The faculty union and other critics of the CSU plan charged that White’s office didn’t consult with the CSU Council of Ethnic Studies, made up of faculty experts in the field. A 2016 task force report on ethnic studies that White commissioned recommended that the CSU create an ethnic studies graduation requirement.
The Academic Senate of the CSU in January issued a resolution to require an ethnic studies course as a graduation requirement. After system and campus feedback, the senate amended that resolution in March by welcoming other disciplines, such as in Jewish, Muslim, LGBTQ, women studies, as long as the requirement would “retain the core definition of ethnic studies.” The Senate, like the Chancellor’s office, opposed Weber’s bill for its “legislative intrusion.”
One Democrat in the state Legislature agreed. Senator Steve Glazer of Contra Costa, who was once a CSU Board of Trustees member, argued against the bill in part because of the precedent it would set.

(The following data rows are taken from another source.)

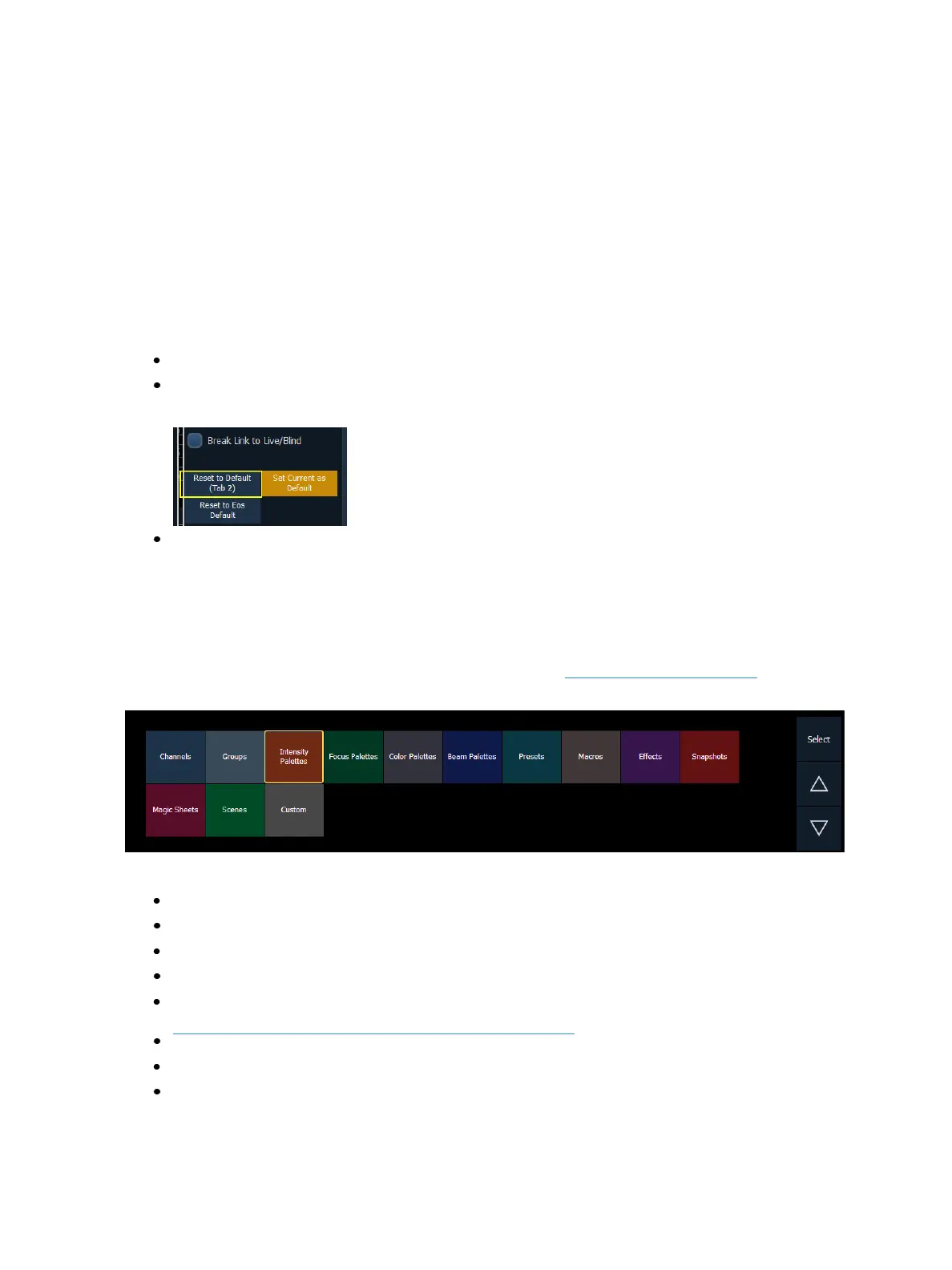 Page #78 background image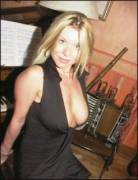 Tickling The Ivories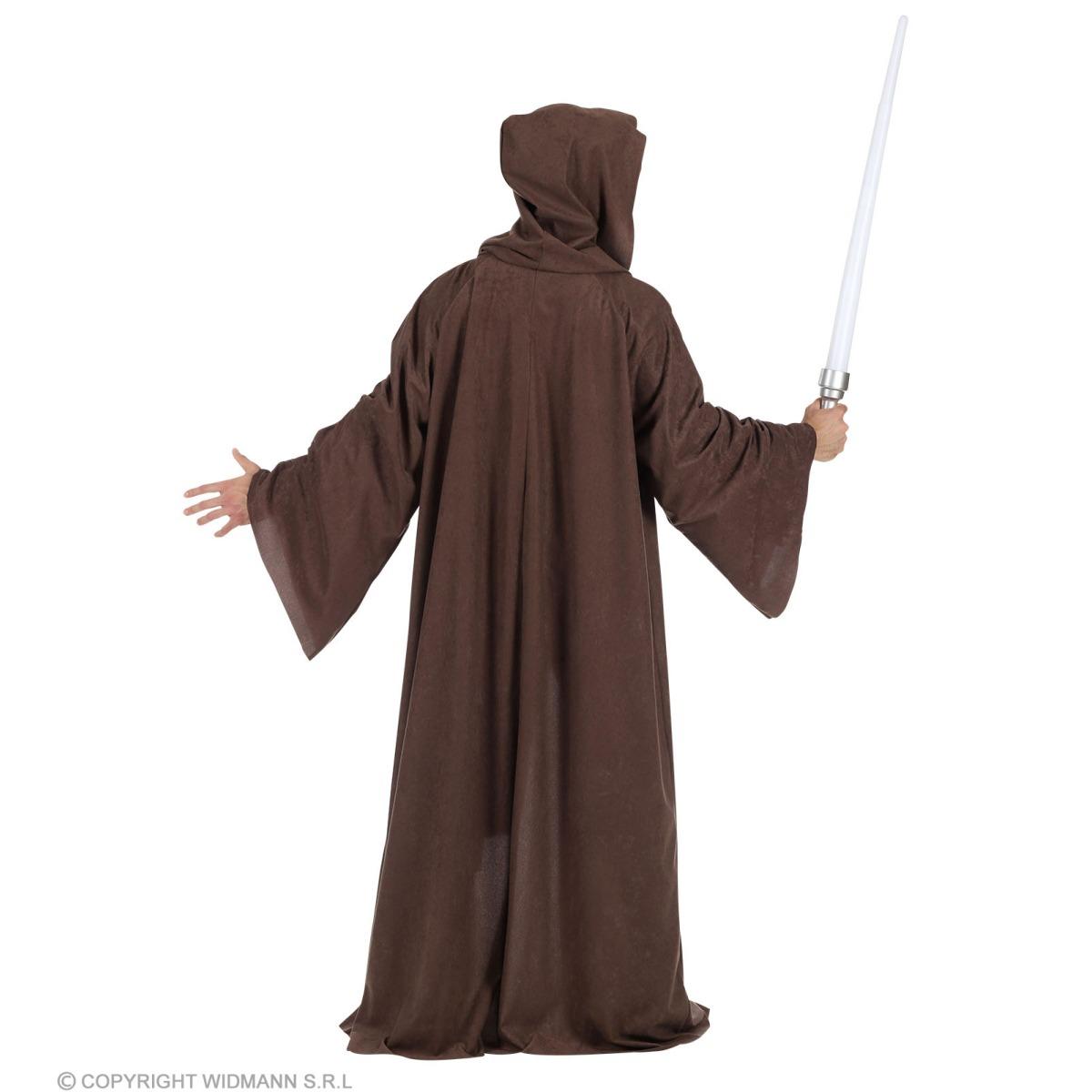 Costume Guerriero Dello Spazio |Widmann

“How would you feel if the governor was named Trump. How would you feel if the United States Senate, of today, represented our state Senate tomorrow,” he said in June during Senate debate about the bill. “Do you want that leadership telling our academic community of what needs to be taught?” He ultimately abstained from voting on the bill in June when the Senate approved it.
Sen. Holly J. Mitchell, A Los Angeles Democrat who supported the bill, took a different tack.
“My hope is that these graduating students will come and be the future leaders, the future corporate leaders, business leaders,” allowing the state to “step away from having to have conversations and validating why diversity helps your business, why a diverse campus is healthy for the next generation of leaders.”